Q: So what are your talents and service ?

A: Well, I am always looking to how I can bring diverse people together with different talents and help them contribute to Babaji’s family or to the larger society.  For instance in the past few months an inspiration came to me that there are many young girls in these areas around Babaji’s Ashrams in Chilianaula and in Haidakhan, who don’t have enough money to pursue education or they are deprived of nutrition. So I spoke to a few people and they understood my vision. Through this effort the Samaj has been able to collect 80,000 US dollars. That’s a huge sum by any standard; it was donated by one of our devotees to start a fund for this philanthropic activity.  So, we are starting this new “GIRL CHILD PROJECT, and I have hopes it will become a very big project for the community around Babaji’s two major Ashrams. Later on it will go to helping set up special girl’s schools. We will also give help in nutrition and medicine, etc. to girls around this area, and at least a couple of girls will get a scholarship to start with on the inauguration of this Project. At some point in the near future it will cover as many as 200 girls in this area, and many of them will be the children of some of the poor staff working here at Babaji’s Ashram.

 

In the same way I have a few other projects in mind and hopefully, after we have launched this project, we will be able to take up those projects. So in my case, I put together an idea and then conceive how it can be funded and then launch it and encourage a team to implement it. Once this project is launched, it will be run entirely by some women devotees of the Ashrams, so the Samaj will help set up the funding but it will be run entirely by these women, so that we are free to take up more and new projects.   I also have for many years another project that is to take fruit and vegetables which are grown in these hill regions and dehydrate and preserve them and then find more lucrative market opportunities for the people who live here.

 

Q: How did you get this idea for the Girl Child Project ?

A: Well, traditionally in all agrarian societies, especially including India, China, etc. which were predominantly agrarian, in them a boy had a more predominant place in the family and girls were secondary.
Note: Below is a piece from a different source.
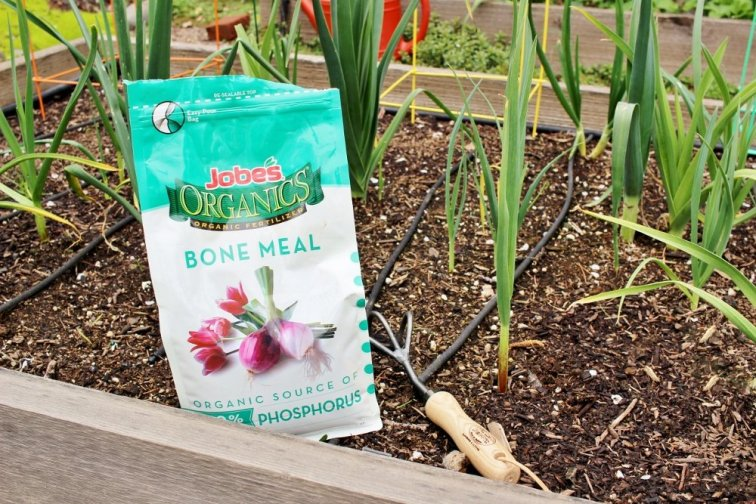 Using bone meal in the garden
Also because a girl was not seen as a resource whereas a boy was a resource, he went to work in the farm, he was a farm hand for the father, and the girl would eventually get married and move on. So somehow that started a chain of discrimination in parts of Indian society. Girls still suffer from malnutrition and lack of opportunity in pursuing education, because people in these areas are economically very, very poor.   We honour the Divine Feminine during the nine days of Navaratri: Jagadamba. It just felt right that we give that honour to the feminine in our day to day living as well.

Comments are closed.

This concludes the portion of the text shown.